The question of nature and of counter-nature might thus be addressed to the theme of kinship and of forms of relation which I know interests you. In L’Intrus, Trebor seeks out a new son, ostensibly one he had abandoned in Polynesia. However the enigmatic ‘auditioning’ for a likely candidate among the males of a certain age, and the emergence of an itinerant young male who will sit by Trebor’s hospital bed, suggest that this new son is a symbolic relation, rather than a ‘real’ or ‘natural’ one, one to whom he is linked through a sanguinary relation, a blood tie. Trebor invents a symbolic family for himself, and abandons his own son, who is shown in contrast to have a close physical relation to his own male offspring, in a sequence in which he carries his young son in a sling, close to his body, while the mother walks with the older child. Trebor’s son’s intimate connection to his own children suggests that he also plays a maternal role; he cares for and feeds for them while their mother is at work. She is the border guard who we see in the second sequence of the film, and she also has an alliance with a police dog. The implication is that her role is to police the border, to guard against intrusions both real (the illegal trafficking of drugs as well as of immigrants across the Swiss-French border) and symbolic (transgressions of the structure of the family as the containment of errant desires).








I wonder then if Denis’ film cannot be seen to stage the tension between different kinds of movement in or across nature. The affirmative image of Beatrice Dalle jubilantly leading her dogs across the snow, or being pulled by them, resonates with the earlier image of Trebor on his bicycle moving at speed down the slopes of the Alpine roads. Trebor, despite the restrained, potentially menacing calm of his physical presence, is a figure in movement, a movement which becomes global (from France to Switzerland to South Korea to Polynesia). His passage moves through and against the policed borders, to which is associated his sanguinary family. Strange and unrepresented forms of kinship seem to be suggested around figures in movement and in passage.
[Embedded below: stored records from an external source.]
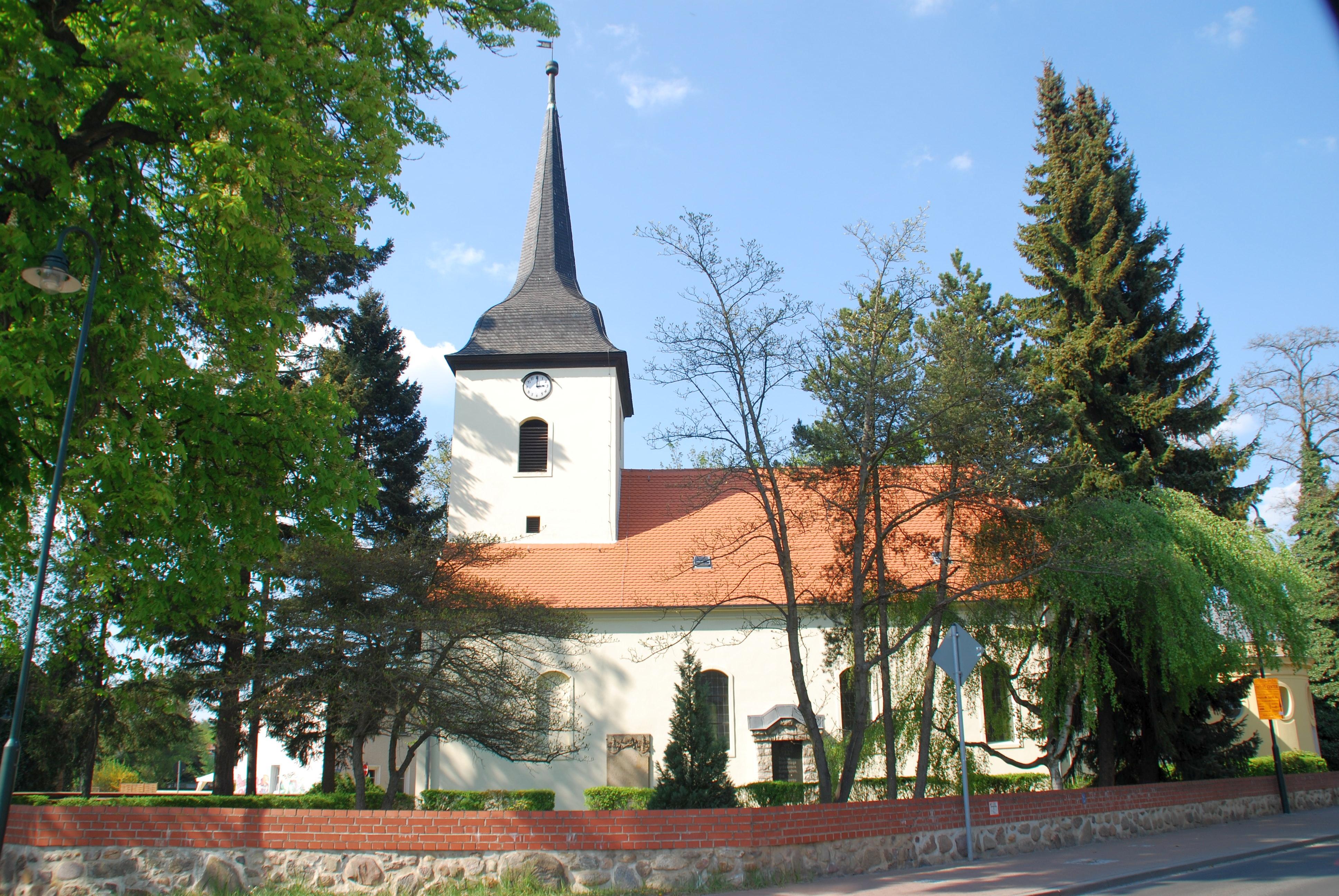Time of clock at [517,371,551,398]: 3:00
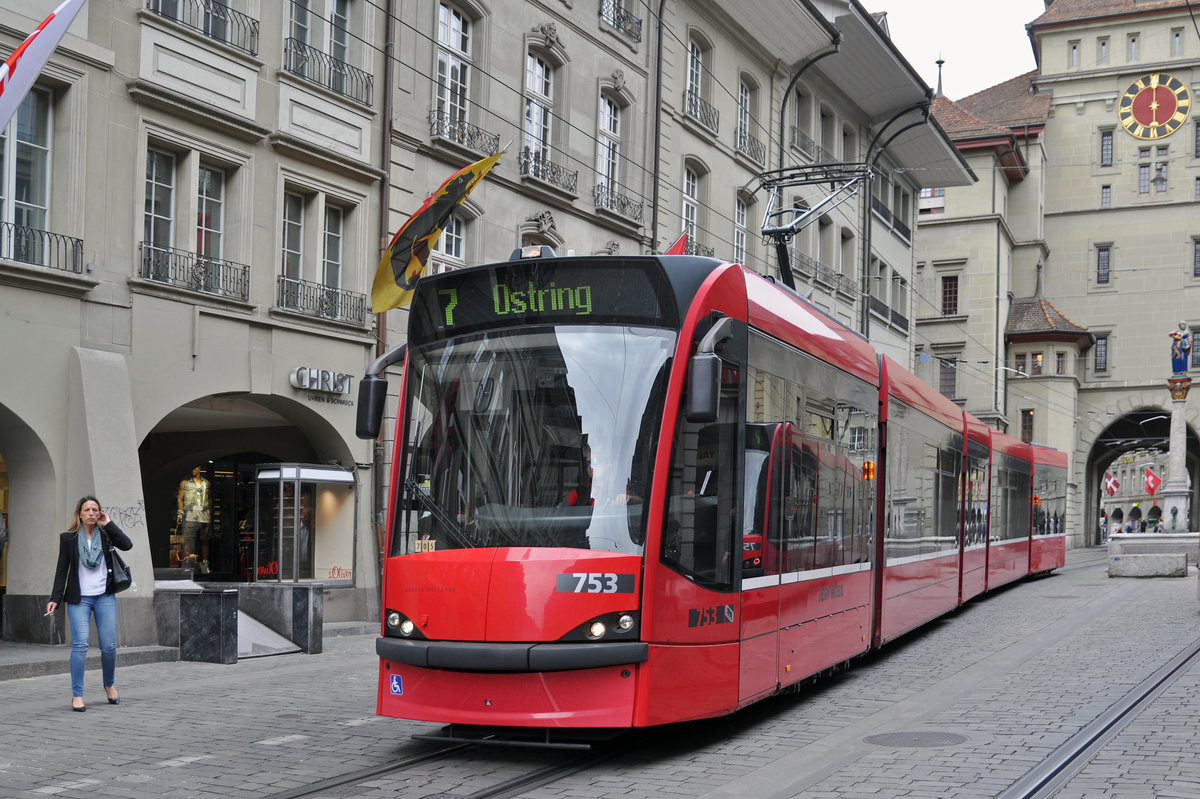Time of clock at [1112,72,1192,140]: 5:59
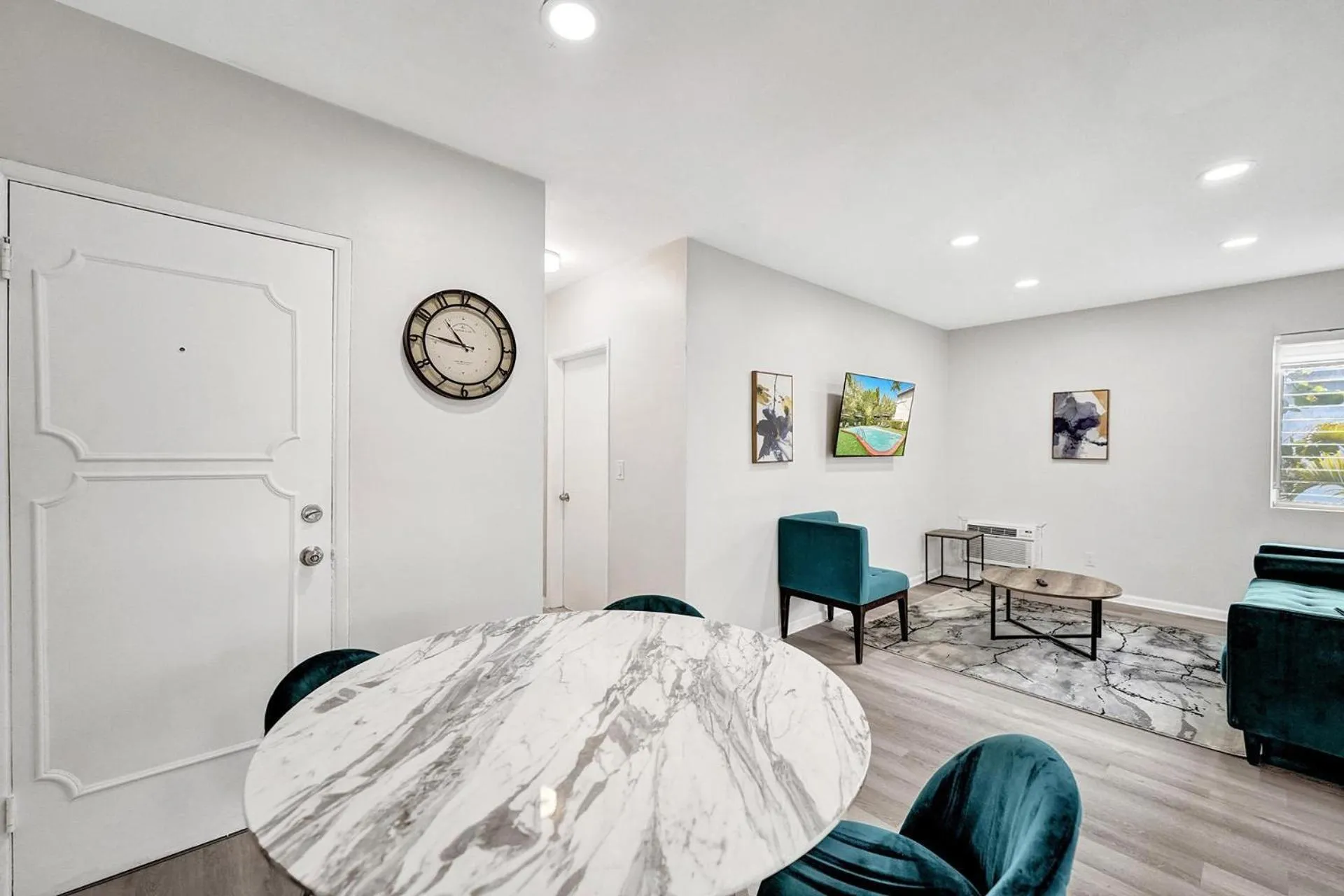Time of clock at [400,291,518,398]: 10:46
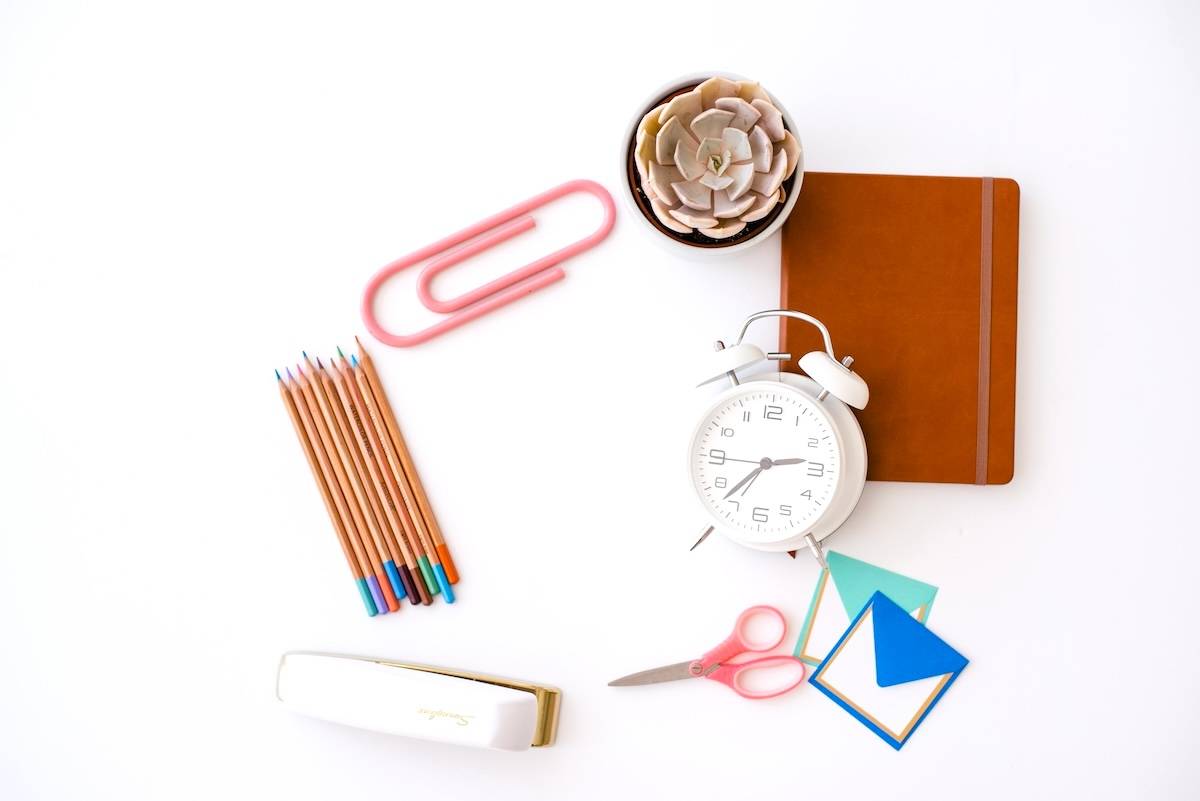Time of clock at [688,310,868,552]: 2:37
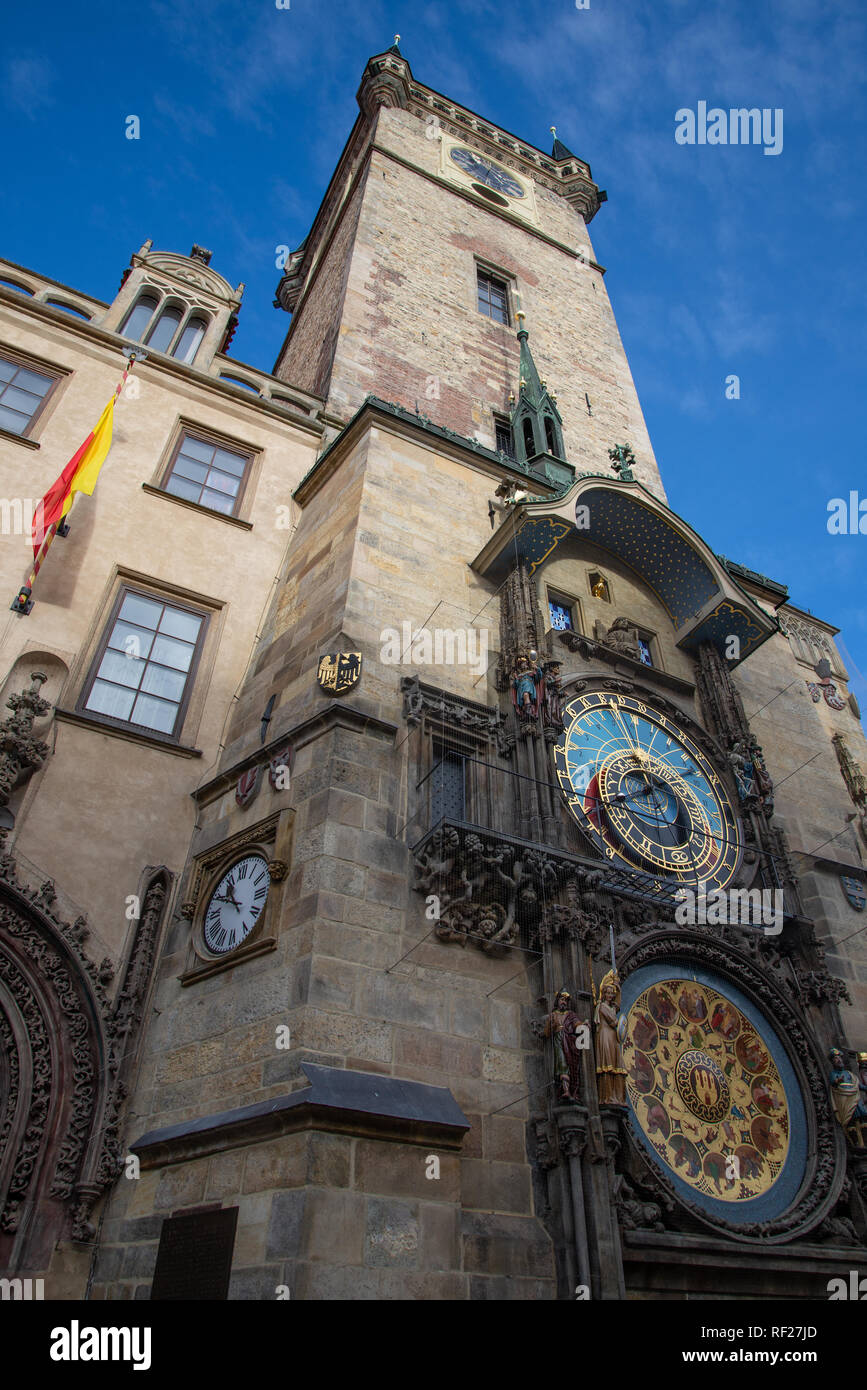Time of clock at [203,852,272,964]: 10:49
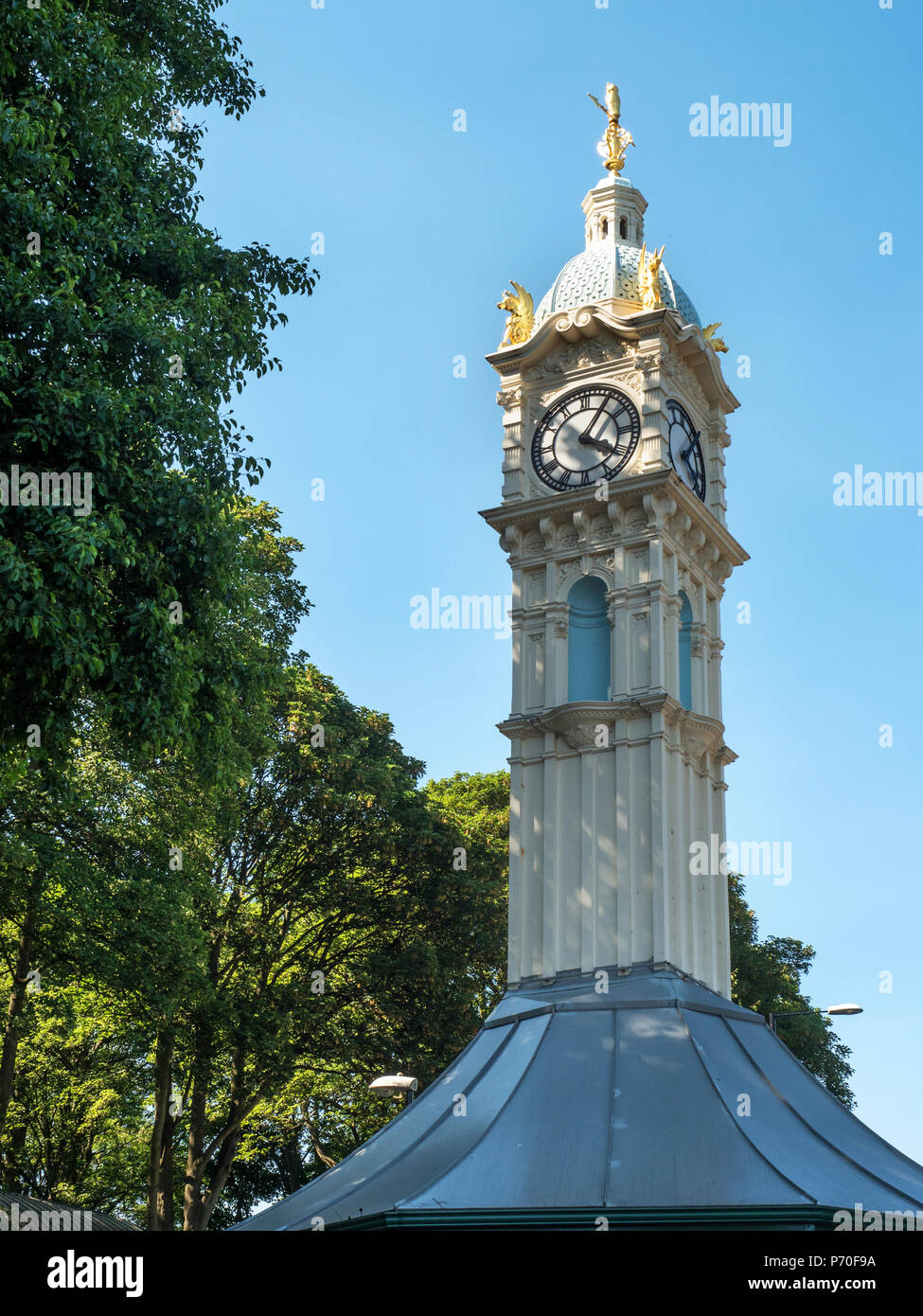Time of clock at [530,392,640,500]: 4:05
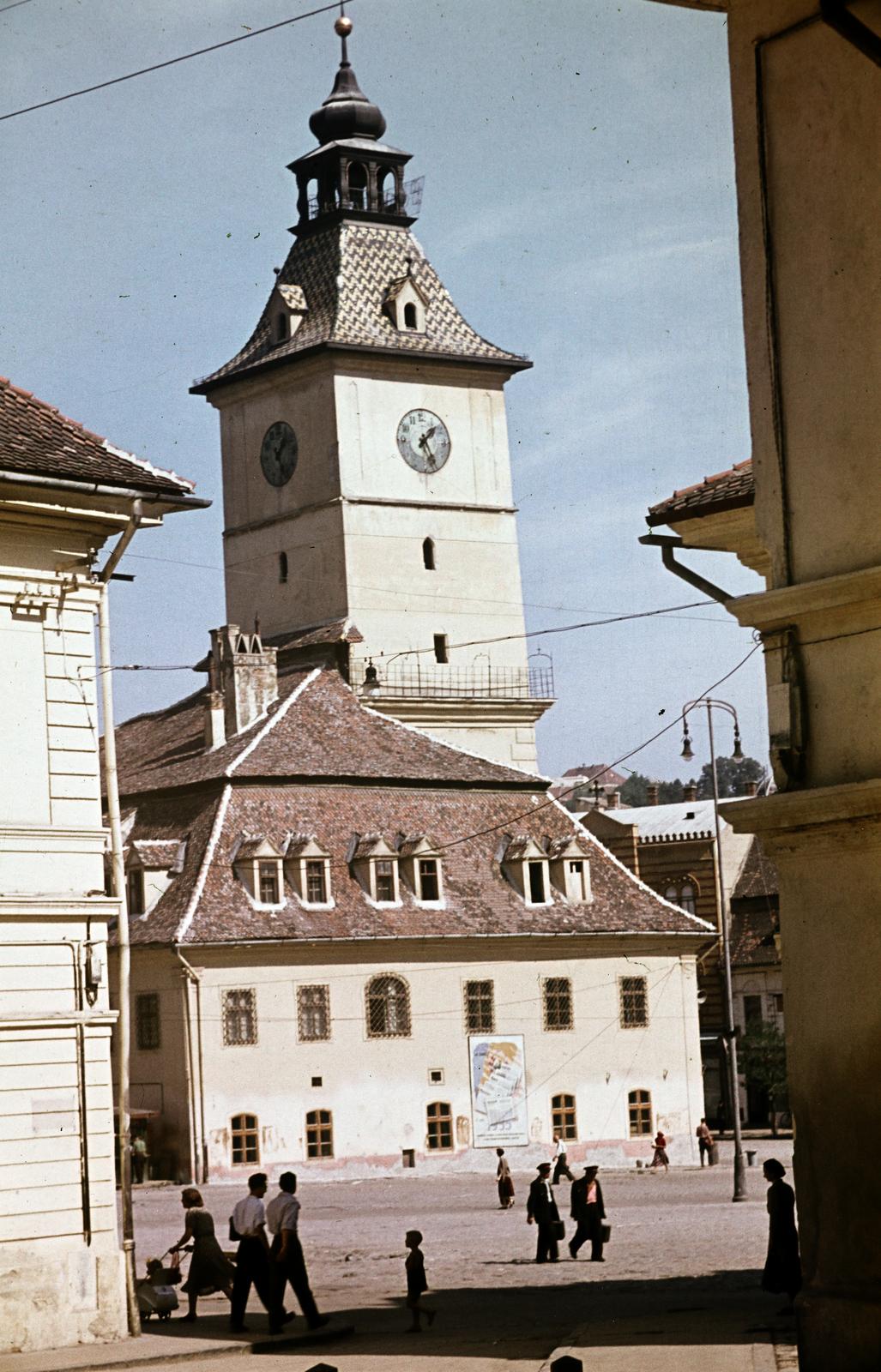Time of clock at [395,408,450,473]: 1:26
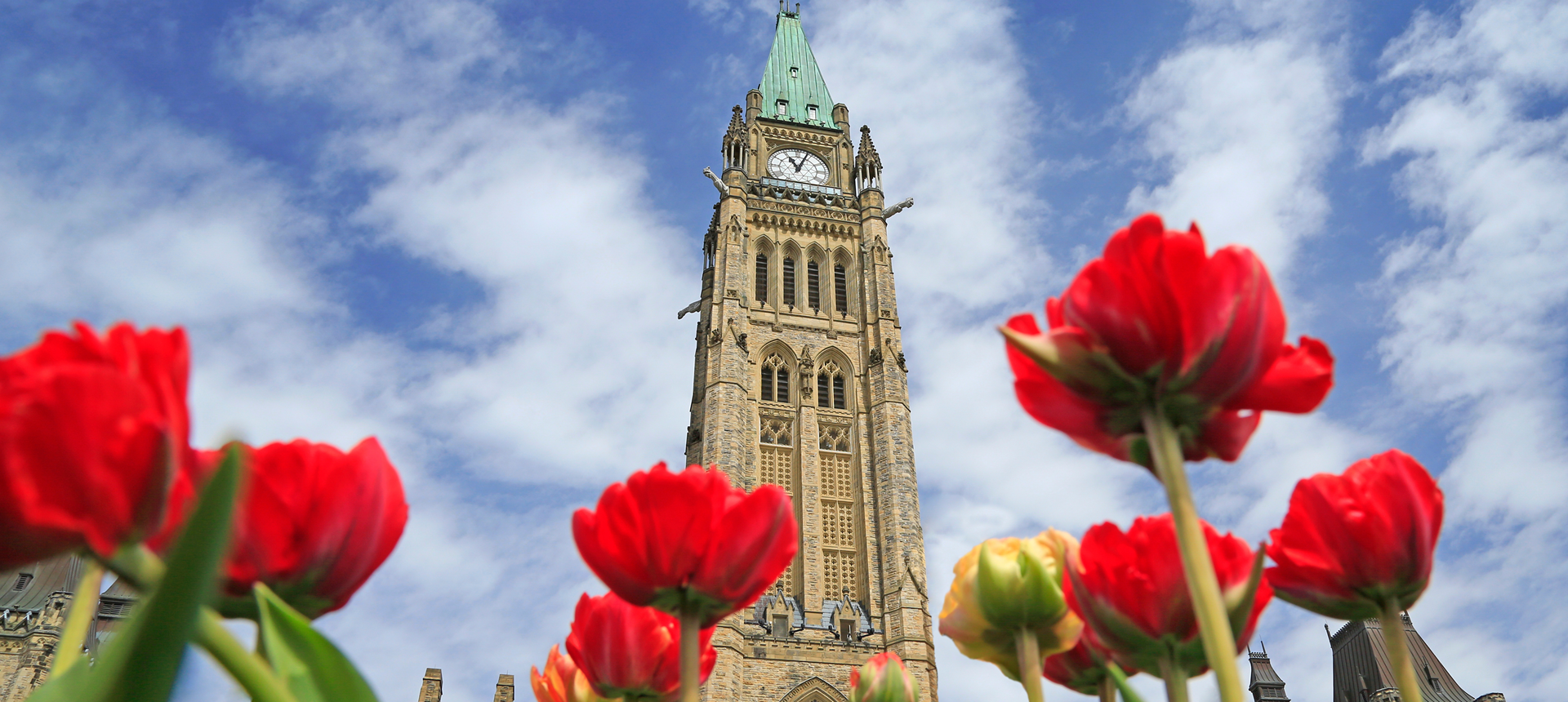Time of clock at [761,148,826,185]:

This tension between the family as a containing structure and forms of movement and of desire we might call nomadic is, of course, an explicit focus in Ozon’s Regarde la mer. I won’t say a lot more about this here, because I want to send this to you before it gets too long, but Marina de Van’s impassive, monosyllabic hitchhiker, another figure of the intruder, evidently has a transformative effect on Sasha Hail’s sympathetic sedentary mother. What I think is striking here is that Sasha’s attempt to accommodate the nature of the intruder, and her appeals to the nomadic, transgressive desire she embodies (not only her recounting of the poignantly banal memory of her own adventure, but also her illicit anonymous sexual encounter in the woods), an attempt to accommodate within herself some version of asocial desire, is painfully helpless and ultimately annihilated by the violence of a nature with which no accommodation can be reached, which cannot be negotiated with. Marina de Van’s backpacker is evidently a progeny of de Sade’s Eugenie, in Philosophie dans le boudoir, who as we know also sews up the mother’s vagina, and of Lautréaumont’s Maldoror, who binds the adolescent Mervyn up in rope before slinging him across Paris as a signifier, both embodiments of an absolutely destructive nature which targets the family, and specifically the mother-child relation. I’d suggest that while we can read a psychology into Marina de Van’s character (see her as traumatised by the loss of her own child, her rageful melancholy leading to a murderous acting out, a substitution which symbolically restores what she has lost) it also makes sense to see her as beyond such interiority, a force of nature beyond kinship, which is terrifyingly, ironically able to play at maternity, to mimic moral utterance. The moral lesson of Ozon’s film seems to me to be that it is not possible to have one’s cake and eat it, in other words to come to an arrangement with the forms of desire that move outside social structures and beyond containment, while ultimately remaining bound to them. Transgression, as a human strategy, of intermittent and provisional excess, fails dramatically when pitted against the absolute power of nature.


So, I’ll stop there. I hope that there are things here you can latch on to.